With this decision, a number of U.S. states with standing "trigger laws" establishing abortion bans now have legal clearance to impose and enforce them.
Meanwhile, there are other states, including Maryland and California, which are providing legal protections for pregnancy termination and say they will continue to do so.
But many legal issues remain to be addressed in the wake of this ruling. One is access to the so-called "abortion pill," which can be obtained directly or mailed to the recipient.
Some states have moved to try to make the sending of those abortion pills illegal, but with the mail in the hands of the federal U.S. Postal Service, this sets up a challenge between federal and state governments.
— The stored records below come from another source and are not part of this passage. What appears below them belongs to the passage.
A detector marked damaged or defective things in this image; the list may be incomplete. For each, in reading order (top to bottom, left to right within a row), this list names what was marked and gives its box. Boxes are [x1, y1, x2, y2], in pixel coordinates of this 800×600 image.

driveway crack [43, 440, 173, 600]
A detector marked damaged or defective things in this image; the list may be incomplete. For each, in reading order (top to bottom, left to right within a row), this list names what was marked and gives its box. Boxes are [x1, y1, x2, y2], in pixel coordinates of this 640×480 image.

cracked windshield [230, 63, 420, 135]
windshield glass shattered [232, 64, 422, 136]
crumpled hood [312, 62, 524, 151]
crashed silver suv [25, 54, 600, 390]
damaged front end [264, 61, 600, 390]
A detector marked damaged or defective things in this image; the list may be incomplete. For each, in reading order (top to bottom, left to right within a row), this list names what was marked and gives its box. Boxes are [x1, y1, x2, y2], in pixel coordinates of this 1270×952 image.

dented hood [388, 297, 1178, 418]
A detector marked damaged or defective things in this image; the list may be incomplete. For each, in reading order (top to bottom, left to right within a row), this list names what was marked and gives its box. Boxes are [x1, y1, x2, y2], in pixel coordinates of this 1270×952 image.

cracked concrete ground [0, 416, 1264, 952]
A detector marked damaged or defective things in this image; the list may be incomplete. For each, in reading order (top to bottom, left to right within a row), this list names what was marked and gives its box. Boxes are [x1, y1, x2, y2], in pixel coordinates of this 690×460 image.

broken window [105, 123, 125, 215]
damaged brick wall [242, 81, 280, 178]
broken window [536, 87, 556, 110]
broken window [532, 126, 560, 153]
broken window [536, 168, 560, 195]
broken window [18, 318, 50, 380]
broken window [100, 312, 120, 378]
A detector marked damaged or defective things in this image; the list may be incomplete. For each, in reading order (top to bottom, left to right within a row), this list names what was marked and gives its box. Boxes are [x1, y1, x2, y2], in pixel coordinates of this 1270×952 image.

Another legal issue now at the forefront are efforts by some states to criminalize assisting a person in obtaining pregnancy termination, along with efforts to make it illegal for a pregnant woman to cross state lines to obtain an abortion.
Then there is the legal tussle over whether "life" - personhood - begins at conception. The State of Oklahoma has a "conception bill" that would indeed establish that.
This measure, and others like it, could cause significant impact to in-vitro fertilization, whereby an extracted egg is fertilized and the resulting embryo implanted in the recipient's uterus. Under "conception personhood" measures, the extra embryos involved in IVF procedures, now frozen or discarded, may be granted full legal protections to life.